The dairy train ended its run after just four years, but its spirit of innovation and learning continues in today's Department of Food Science, says retired professor David Stanley.
The dairy train is just one of numerous little-known facts about food science studies at Guelph contained in an online history published last month by Stanley. Called Tracing Food Science at the University of Guelph and North America, the work covers food science research and teaching since the founding of the dairy school in 1893. That school led to the dairy science program that in 1968 became today's department.
“It's a rich and long history and a story that needs to be told,” says Stanley, a food chemist who retired in 1995 after spending 25 years at the University. He spent several months researching the project, including interviewing former department members and poring through library archives.
The project was the suggestion of the grandson of Don Irvine, head of the former dairy science department from 1957 to 1966.
Besides tracing the history of Guelph's Department of Food Science, Stanley investigated the growth of similar units at universities in Canada and the United States.
His examination of early food research in Canada also includes a cross-campus link to today's College of Social and Applied Human Sciences. Part of that college grew from the home economics program begun at Macdonald Institute.
Stanley's account mentions Adelaide Hoodless, who was instrumental in obtaining funds for the new institute from the Macdonald tobacco family (her own interest in home economics was sparked after her son's death from drinking contaminated milk).
Two other early builders caught Stanley's eye. One was James Wilson Robertson, appointed head of OAC's dairy department in 1886 and also influential in obtaining funding from the Macdonald family. Having begun a career as a cheese maker without graduating from a university, Robertson became Canadian commissioner of agriculture and dairying and eventually received a number of honorary doctorates.
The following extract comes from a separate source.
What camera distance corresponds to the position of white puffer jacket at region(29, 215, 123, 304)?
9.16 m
Laura Rose was among the first graduates of OAC's early dairy course and later became the first female instructor hired by OAC; she taught at the dairy school for 14 years. (She came from the Georgetown family that launched Five Roses flour.) Her desire to improve farm lives, particularly for women, led to her founding several chapters of the Women's Institute.
“She established the fact that women as well as men could benefit from a science education,” says Stanley.
Today U of G has one of only six accredited food science departments in Canada and 51 in North America.
Guelph is also home to the central milk-testing facility, another nod to those early dairying roots. Established in 1967 as the first milk-testing centre in Canada, the facility now tests more than 400,000 samples a year within Laboratory Services.
“Every producer of milk gets samples taken and analyzed here for components,” says Stanley. “Payment to producers in the province is based on the analyzer in that lab. It's not sales just based on quantity but also based on quality.”
Prof. Doug Goff, an expert in dairy products who studied at Guelph (Stanley was one of his professors), says: “We are standing on the shoulders of giants. This place has a tremendous reputation, so I think it's important to remember the early history.”
Goff and Stanley have also produced a poster chronicling the past century of dairy research, education and extension at U of G.